Thousands of the utility’s customers continued to pay their water bills even when they could not drink the water or use it for cooking.

But the utility will have to install a more expensive, permanent reverse osmosis filtration system to deal with the ongoing pollution problem – an expense that WMEL hopes will be covered by its unresolved complaint against 3M, another company that allegedly released the chemicals into the Tennessee River.

Both Daikin and 3M made or used PFOS and PFOA in their facilities just a few miles upstream of the WMEL’s intake.

According to the federal health authorities, PFCs can promote a multitude of adverse health effects in humans, including developmental effects to fetuses during pregnancy or to breastfed infants, testicular cancer, kidney cancer, ulcerative colitis, thyroid disease, high cholesterol and diminished immune system.

The EPA’s 2016 public health advisory warned that eight Alabama water systems tested positive for dangerously high levels of PFCs.
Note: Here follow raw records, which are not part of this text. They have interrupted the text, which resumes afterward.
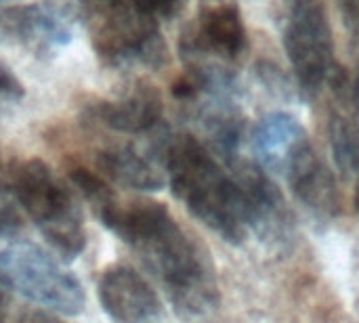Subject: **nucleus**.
I'll use <instances>...</instances> for the list:
<instances>
[{
    "mask_svg": "<svg viewBox=\"0 0 359 323\" xmlns=\"http://www.w3.org/2000/svg\"><path fill=\"white\" fill-rule=\"evenodd\" d=\"M8 305H11V288L0 273V313H4L8 309Z\"/></svg>",
    "mask_w": 359,
    "mask_h": 323,
    "instance_id": "aec40b11",
    "label": "nucleus"
},
{
    "mask_svg": "<svg viewBox=\"0 0 359 323\" xmlns=\"http://www.w3.org/2000/svg\"><path fill=\"white\" fill-rule=\"evenodd\" d=\"M78 6L93 50L105 65L160 67L166 61L158 21L141 13L135 0H78Z\"/></svg>",
    "mask_w": 359,
    "mask_h": 323,
    "instance_id": "20e7f679",
    "label": "nucleus"
},
{
    "mask_svg": "<svg viewBox=\"0 0 359 323\" xmlns=\"http://www.w3.org/2000/svg\"><path fill=\"white\" fill-rule=\"evenodd\" d=\"M172 195L210 231L242 244L250 231L242 193L231 174L194 137H175L164 156Z\"/></svg>",
    "mask_w": 359,
    "mask_h": 323,
    "instance_id": "f03ea898",
    "label": "nucleus"
},
{
    "mask_svg": "<svg viewBox=\"0 0 359 323\" xmlns=\"http://www.w3.org/2000/svg\"><path fill=\"white\" fill-rule=\"evenodd\" d=\"M23 84L0 63V101H17L23 97Z\"/></svg>",
    "mask_w": 359,
    "mask_h": 323,
    "instance_id": "a211bd4d",
    "label": "nucleus"
},
{
    "mask_svg": "<svg viewBox=\"0 0 359 323\" xmlns=\"http://www.w3.org/2000/svg\"><path fill=\"white\" fill-rule=\"evenodd\" d=\"M103 311L122 323L156 322L162 317V303L149 282L128 265H111L101 273L97 286Z\"/></svg>",
    "mask_w": 359,
    "mask_h": 323,
    "instance_id": "1a4fd4ad",
    "label": "nucleus"
},
{
    "mask_svg": "<svg viewBox=\"0 0 359 323\" xmlns=\"http://www.w3.org/2000/svg\"><path fill=\"white\" fill-rule=\"evenodd\" d=\"M229 166L242 193L248 227L276 248L290 244L294 238V214L284 193L269 177V170L255 162H240L238 158L231 160Z\"/></svg>",
    "mask_w": 359,
    "mask_h": 323,
    "instance_id": "0eeeda50",
    "label": "nucleus"
},
{
    "mask_svg": "<svg viewBox=\"0 0 359 323\" xmlns=\"http://www.w3.org/2000/svg\"><path fill=\"white\" fill-rule=\"evenodd\" d=\"M72 40L69 17L48 4H11L0 8V44L48 53Z\"/></svg>",
    "mask_w": 359,
    "mask_h": 323,
    "instance_id": "6e6552de",
    "label": "nucleus"
},
{
    "mask_svg": "<svg viewBox=\"0 0 359 323\" xmlns=\"http://www.w3.org/2000/svg\"><path fill=\"white\" fill-rule=\"evenodd\" d=\"M355 210H358V214H359V185H358V191H355Z\"/></svg>",
    "mask_w": 359,
    "mask_h": 323,
    "instance_id": "412c9836",
    "label": "nucleus"
},
{
    "mask_svg": "<svg viewBox=\"0 0 359 323\" xmlns=\"http://www.w3.org/2000/svg\"><path fill=\"white\" fill-rule=\"evenodd\" d=\"M305 139H307L305 128L294 116L286 111H276V114L265 116L257 124L255 135H252V147H255L259 164L265 170L284 174V168L292 151Z\"/></svg>",
    "mask_w": 359,
    "mask_h": 323,
    "instance_id": "ddd939ff",
    "label": "nucleus"
},
{
    "mask_svg": "<svg viewBox=\"0 0 359 323\" xmlns=\"http://www.w3.org/2000/svg\"><path fill=\"white\" fill-rule=\"evenodd\" d=\"M162 97L151 84H139L114 101L93 105V118L122 135H143L162 120Z\"/></svg>",
    "mask_w": 359,
    "mask_h": 323,
    "instance_id": "f8f14e48",
    "label": "nucleus"
},
{
    "mask_svg": "<svg viewBox=\"0 0 359 323\" xmlns=\"http://www.w3.org/2000/svg\"><path fill=\"white\" fill-rule=\"evenodd\" d=\"M0 273L13 292L40 309L80 315L86 307V294L78 277L34 244H13L0 250Z\"/></svg>",
    "mask_w": 359,
    "mask_h": 323,
    "instance_id": "39448f33",
    "label": "nucleus"
},
{
    "mask_svg": "<svg viewBox=\"0 0 359 323\" xmlns=\"http://www.w3.org/2000/svg\"><path fill=\"white\" fill-rule=\"evenodd\" d=\"M347 23L359 34V0H339Z\"/></svg>",
    "mask_w": 359,
    "mask_h": 323,
    "instance_id": "6ab92c4d",
    "label": "nucleus"
},
{
    "mask_svg": "<svg viewBox=\"0 0 359 323\" xmlns=\"http://www.w3.org/2000/svg\"><path fill=\"white\" fill-rule=\"evenodd\" d=\"M95 217L139 254L179 317H208L219 307L210 254L172 219L164 204L120 200L114 193L95 210Z\"/></svg>",
    "mask_w": 359,
    "mask_h": 323,
    "instance_id": "f257e3e1",
    "label": "nucleus"
},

Other contamination sites not covered by the Daikin settlement are located in Gadsden and Centre, which draw their water from the Coosa River.

Beasley Allen has filed lawsuits for the Gadsden and Centre water systems against carpet manufacturers and chemical suppliers located up the Coosa River in Dalton, Georgia.

The Water Works and Sewer Board of the City of Gadsden’s case was recently remanded back to Etowah County where discovery is underway. The Water Works and Sewer Board of the Town of Centre’s case has been remanded to Cherokee County and discovery is underway in that case as well. Both of the water systems continue to work with authorities to monitor for PFOS and PFOA contamination in their water supplies.